What to work on:
Count the lines below that contain the word "shows", with case counting, and give only that number.

Spatial relationship lines:
--- BEGIN ---
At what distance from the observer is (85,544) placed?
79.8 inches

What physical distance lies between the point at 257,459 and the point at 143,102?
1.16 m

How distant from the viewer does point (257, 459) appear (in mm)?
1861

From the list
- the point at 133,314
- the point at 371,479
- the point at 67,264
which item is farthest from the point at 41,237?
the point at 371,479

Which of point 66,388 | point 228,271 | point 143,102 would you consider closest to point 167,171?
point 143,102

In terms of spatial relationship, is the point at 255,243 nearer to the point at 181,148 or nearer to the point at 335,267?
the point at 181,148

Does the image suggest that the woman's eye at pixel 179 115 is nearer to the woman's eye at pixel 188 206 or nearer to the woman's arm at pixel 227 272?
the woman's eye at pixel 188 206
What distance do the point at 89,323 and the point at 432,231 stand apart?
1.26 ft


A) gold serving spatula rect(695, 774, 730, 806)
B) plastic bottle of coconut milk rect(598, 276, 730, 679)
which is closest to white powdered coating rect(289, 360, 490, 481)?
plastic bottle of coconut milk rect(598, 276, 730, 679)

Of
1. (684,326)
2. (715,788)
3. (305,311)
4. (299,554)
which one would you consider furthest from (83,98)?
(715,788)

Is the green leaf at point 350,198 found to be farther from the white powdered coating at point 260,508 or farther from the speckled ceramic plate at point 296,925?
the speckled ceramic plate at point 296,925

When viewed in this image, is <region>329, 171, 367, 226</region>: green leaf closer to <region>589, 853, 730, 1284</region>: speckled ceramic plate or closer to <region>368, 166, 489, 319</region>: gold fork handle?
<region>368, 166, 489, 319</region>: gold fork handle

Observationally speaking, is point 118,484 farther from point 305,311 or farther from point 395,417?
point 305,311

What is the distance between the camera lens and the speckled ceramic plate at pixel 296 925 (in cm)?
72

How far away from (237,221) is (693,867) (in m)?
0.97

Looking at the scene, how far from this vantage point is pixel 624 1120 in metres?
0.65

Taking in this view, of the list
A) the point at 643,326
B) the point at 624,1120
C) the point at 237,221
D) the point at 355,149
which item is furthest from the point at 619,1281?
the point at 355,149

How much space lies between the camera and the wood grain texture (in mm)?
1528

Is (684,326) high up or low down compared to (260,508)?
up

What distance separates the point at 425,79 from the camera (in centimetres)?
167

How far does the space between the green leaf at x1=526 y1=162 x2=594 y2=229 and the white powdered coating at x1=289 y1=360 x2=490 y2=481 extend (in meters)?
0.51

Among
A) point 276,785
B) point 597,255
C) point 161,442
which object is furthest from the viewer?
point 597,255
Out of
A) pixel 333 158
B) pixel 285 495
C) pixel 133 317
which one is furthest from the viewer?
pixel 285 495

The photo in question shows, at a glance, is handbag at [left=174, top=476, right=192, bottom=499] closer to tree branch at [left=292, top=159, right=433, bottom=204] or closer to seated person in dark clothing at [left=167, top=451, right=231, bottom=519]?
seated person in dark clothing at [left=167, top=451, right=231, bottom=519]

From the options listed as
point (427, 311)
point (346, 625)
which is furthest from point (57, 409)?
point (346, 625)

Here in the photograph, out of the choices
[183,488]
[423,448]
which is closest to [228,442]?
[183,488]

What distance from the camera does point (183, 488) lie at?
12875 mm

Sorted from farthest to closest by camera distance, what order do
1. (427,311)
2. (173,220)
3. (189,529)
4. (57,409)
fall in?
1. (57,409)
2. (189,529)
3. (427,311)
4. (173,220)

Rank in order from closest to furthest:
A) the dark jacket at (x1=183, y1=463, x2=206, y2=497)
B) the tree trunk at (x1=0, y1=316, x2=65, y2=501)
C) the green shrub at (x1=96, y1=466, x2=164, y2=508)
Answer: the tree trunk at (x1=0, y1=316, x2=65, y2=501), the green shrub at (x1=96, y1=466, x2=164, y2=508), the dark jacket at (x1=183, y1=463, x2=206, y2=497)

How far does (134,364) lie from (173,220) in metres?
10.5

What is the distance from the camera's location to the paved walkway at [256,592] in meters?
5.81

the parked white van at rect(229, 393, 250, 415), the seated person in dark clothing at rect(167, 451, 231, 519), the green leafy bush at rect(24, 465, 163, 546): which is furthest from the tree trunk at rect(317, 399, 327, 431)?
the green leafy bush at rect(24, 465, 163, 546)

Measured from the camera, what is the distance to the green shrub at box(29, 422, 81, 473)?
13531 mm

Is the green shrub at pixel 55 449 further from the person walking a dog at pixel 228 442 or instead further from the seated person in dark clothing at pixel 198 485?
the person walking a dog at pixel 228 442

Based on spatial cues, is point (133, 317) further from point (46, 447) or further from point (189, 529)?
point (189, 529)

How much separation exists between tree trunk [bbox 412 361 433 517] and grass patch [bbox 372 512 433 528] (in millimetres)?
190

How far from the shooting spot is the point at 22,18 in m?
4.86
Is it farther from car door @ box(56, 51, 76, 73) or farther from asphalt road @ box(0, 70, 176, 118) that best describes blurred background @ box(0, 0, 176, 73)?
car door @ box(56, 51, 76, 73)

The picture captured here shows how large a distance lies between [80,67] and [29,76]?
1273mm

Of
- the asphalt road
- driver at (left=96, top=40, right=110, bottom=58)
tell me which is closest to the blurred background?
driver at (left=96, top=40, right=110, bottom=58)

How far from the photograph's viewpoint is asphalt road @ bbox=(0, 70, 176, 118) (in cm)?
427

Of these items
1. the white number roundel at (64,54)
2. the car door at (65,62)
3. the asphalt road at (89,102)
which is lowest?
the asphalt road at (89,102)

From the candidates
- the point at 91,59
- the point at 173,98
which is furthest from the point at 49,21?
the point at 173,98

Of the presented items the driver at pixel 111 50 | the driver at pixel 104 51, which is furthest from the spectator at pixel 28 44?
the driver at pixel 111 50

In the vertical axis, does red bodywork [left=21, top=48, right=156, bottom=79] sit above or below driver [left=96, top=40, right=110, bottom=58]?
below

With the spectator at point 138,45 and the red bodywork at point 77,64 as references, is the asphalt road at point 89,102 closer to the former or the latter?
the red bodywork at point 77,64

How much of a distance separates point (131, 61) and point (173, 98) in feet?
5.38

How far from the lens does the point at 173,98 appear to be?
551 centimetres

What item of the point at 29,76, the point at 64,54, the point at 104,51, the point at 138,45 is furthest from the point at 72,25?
--- END ---
Output of the exercise:
2